Baby-rattled

The Unexpected Joy of Parenthood

Their faces keep surfacing on the evening news, in snapshots pulled from fireplace mantels or the pages of the family album. These are photos never meant to be here, at the tragic center of a swirl of frightening images—police detectives, disbelieving neighbors, yellow-taped crime scenes. To my horror it goes on and on, the story beginning again every few days.

Another child vanished, snatched from the sidewalk or her bed or while walking to school. Mercifully I am only a bystander. I have little to do but shut off my television and pray, and turn to my belief that God is with those who suffer.

Once, stories of stolen children disturbed me. Now, two years into my unexpected motherhood, they have a cold, haunting terror. The ordinary world of playgrounds and Wal-Marts, the curving streets of suburbia, are suddenly dangerous. How could I have been so unthinking, bringing a baby into this?

I didn’t exactly plan it, having a little one so soon. Like my friends, I dreamed of career first, family last, with years in between to get ready for the children I would bear in my mid-thirties. Kids would be among my final accomplishments in a carefully plotted life. But along came Rob, and being engaged to him, and a wedding where my relatives joked about all those rugrats we would soon be having. We were married not even two months when a blue line showed up on the little white stick I brought home from the drugstore. I can’t say our first reaction was joy. Rob sat on the couch, stunned, and made feeble jokes about natural family planning.

For months we prepared for our baby’s arrival. We accumulated things. The right gear, tiny yellow sleepers, facts about stages of fetal development. What we learned, like countless parents before us, is that no amount of shopping or number of pregnancy books is preparation for that moment of holding your newborn and being completely overwhelmed by love. The feeling never relents; it only grows, constantly surprising you, all through the difficult first months of night-feedings and diaper changes.

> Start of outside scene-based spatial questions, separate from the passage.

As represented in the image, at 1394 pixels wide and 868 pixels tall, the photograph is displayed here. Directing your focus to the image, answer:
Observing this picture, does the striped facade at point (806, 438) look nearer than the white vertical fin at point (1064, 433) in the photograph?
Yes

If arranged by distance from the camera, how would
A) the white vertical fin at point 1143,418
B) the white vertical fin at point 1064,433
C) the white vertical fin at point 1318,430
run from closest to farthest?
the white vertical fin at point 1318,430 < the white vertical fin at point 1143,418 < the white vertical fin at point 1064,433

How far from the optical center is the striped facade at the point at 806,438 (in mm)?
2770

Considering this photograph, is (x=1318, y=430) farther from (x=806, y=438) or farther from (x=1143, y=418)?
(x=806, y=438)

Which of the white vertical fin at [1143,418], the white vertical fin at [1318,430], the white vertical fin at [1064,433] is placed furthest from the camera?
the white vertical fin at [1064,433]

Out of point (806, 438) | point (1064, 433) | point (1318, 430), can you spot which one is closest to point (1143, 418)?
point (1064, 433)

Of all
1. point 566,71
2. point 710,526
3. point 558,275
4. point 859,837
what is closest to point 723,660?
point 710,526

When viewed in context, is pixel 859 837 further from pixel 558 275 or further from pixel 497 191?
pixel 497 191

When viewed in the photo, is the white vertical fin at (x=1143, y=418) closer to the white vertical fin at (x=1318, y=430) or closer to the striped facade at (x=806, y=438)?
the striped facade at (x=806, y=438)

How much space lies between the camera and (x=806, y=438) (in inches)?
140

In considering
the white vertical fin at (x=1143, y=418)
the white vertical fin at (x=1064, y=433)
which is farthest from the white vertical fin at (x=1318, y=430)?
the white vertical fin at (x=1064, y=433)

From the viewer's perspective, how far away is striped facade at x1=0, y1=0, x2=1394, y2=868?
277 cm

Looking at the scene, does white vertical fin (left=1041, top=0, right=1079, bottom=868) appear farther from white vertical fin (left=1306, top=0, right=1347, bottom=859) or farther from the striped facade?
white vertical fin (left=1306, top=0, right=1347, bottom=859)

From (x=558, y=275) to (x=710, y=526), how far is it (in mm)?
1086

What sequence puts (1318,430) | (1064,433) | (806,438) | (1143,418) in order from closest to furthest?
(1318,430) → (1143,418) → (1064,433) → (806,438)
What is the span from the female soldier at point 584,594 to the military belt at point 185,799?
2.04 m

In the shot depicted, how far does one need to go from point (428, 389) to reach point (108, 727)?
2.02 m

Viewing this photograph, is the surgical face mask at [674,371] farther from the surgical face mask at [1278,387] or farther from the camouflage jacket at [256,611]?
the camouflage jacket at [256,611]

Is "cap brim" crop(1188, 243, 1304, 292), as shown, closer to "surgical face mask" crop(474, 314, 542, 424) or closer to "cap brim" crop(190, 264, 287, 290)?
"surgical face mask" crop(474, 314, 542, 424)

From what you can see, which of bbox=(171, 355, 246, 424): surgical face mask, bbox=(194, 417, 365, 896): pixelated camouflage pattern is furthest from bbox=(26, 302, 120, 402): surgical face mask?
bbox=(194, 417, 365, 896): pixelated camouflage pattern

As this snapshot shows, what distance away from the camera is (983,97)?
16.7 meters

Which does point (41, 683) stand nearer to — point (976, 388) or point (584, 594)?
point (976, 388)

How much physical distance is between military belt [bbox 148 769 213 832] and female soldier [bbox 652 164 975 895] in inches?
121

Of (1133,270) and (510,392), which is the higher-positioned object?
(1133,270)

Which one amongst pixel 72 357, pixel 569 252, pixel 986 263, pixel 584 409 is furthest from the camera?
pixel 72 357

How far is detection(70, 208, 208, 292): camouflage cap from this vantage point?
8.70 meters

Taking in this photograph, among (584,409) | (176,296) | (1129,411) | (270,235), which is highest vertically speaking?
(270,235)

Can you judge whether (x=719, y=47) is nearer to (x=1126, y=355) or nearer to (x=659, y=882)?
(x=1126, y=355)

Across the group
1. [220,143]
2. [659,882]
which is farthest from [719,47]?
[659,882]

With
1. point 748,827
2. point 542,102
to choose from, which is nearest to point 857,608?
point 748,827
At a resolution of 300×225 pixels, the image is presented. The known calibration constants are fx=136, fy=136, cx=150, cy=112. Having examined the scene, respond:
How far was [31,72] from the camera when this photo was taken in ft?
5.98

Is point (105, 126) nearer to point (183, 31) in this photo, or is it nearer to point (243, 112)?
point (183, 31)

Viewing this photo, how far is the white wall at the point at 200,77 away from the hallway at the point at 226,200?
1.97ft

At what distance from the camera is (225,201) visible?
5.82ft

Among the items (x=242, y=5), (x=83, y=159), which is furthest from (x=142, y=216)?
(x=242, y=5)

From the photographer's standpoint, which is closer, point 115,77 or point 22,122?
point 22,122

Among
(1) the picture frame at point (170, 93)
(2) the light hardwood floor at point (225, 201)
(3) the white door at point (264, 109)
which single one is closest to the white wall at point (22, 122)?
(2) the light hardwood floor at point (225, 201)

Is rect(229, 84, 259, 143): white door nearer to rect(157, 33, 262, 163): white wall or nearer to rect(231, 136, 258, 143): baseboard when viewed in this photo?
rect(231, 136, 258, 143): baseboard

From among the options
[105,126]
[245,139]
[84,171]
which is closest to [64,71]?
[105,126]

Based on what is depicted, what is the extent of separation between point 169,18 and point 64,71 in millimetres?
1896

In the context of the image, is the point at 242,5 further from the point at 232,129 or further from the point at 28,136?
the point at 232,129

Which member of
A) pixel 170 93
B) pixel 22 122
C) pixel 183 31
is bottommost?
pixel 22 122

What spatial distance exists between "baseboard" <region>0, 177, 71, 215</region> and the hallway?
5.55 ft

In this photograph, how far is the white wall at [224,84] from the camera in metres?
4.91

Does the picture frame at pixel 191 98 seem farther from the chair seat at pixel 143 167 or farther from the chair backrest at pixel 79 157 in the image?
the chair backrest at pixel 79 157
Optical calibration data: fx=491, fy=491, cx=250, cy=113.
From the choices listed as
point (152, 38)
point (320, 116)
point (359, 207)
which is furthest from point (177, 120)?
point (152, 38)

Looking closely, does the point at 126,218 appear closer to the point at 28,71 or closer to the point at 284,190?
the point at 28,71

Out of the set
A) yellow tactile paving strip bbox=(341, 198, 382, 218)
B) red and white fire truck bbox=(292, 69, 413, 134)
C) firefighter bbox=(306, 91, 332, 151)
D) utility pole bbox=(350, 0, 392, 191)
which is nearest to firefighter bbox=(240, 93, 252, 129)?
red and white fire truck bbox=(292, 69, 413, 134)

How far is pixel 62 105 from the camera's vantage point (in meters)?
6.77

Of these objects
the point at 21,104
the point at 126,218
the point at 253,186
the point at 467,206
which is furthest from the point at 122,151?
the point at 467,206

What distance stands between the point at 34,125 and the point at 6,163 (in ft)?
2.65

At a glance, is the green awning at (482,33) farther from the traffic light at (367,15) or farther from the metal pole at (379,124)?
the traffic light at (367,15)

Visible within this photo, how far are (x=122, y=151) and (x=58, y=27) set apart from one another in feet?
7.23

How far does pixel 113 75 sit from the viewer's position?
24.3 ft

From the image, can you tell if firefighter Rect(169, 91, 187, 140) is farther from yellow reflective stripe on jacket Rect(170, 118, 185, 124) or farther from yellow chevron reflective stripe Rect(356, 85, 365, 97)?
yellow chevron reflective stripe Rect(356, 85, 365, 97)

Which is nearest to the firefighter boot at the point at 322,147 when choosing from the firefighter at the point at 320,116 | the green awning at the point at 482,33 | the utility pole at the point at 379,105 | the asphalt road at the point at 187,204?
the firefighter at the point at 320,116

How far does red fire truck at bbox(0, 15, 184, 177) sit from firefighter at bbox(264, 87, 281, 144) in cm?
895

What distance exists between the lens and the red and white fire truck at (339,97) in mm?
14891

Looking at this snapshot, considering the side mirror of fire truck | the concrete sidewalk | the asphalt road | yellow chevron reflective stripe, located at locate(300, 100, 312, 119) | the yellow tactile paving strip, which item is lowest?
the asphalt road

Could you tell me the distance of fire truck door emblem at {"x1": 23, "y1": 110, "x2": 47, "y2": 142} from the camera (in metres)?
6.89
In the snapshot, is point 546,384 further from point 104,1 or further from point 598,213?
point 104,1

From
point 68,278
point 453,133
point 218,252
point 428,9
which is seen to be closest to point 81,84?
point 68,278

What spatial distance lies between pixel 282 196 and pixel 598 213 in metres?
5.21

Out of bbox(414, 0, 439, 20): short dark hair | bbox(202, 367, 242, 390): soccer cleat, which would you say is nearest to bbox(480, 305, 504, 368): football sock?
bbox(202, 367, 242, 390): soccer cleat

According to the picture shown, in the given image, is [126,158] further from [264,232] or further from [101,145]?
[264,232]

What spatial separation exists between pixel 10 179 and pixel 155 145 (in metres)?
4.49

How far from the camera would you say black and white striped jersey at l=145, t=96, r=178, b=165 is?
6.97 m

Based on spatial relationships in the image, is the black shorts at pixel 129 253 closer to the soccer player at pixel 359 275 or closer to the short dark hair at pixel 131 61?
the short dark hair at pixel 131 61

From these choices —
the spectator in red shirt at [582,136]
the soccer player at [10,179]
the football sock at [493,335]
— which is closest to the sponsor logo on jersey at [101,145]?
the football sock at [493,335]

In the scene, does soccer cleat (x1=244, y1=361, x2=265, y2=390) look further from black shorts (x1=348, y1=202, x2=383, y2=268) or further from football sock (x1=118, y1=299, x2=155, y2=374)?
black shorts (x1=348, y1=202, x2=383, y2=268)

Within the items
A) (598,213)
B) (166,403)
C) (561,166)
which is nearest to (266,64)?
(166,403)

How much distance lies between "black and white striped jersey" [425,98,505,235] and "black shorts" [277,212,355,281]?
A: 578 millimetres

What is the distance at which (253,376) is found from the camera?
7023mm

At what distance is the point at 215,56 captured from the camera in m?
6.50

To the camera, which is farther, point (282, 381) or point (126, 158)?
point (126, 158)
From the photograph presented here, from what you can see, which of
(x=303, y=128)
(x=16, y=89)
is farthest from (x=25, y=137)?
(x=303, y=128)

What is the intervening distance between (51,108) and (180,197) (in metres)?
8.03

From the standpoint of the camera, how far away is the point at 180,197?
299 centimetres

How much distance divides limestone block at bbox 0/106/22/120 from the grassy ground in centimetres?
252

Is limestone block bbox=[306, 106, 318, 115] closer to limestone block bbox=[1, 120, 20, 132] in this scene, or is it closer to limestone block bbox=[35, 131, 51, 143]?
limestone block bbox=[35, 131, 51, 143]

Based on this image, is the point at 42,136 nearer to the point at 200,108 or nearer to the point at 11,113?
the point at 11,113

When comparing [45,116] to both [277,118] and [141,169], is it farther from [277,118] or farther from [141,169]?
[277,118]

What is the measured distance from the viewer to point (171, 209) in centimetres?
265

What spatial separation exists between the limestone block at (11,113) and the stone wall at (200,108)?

It’s hard to write about my son without sounding like a syrupy, overwrought Hallmark card. Babies are a gift from God—growing up in a large, chaotic Catholic family where each new kid meant more noise, more competing for attention, I early-on dismissed this as sentimental cliché. I should have known, if just from my mother’s endless willingness to go through it all, that the cliché was true. Babies are a gift from God. They are also a wakeup call from God, a lifeline to God. My son has given me the best chance I’ll ever have to become patient, wise, not so selfish. He has given me a million new reasons to pray. I pray that he’ll be OK in this fallen, dangerous world. I pray just to thank God my original plans fell through.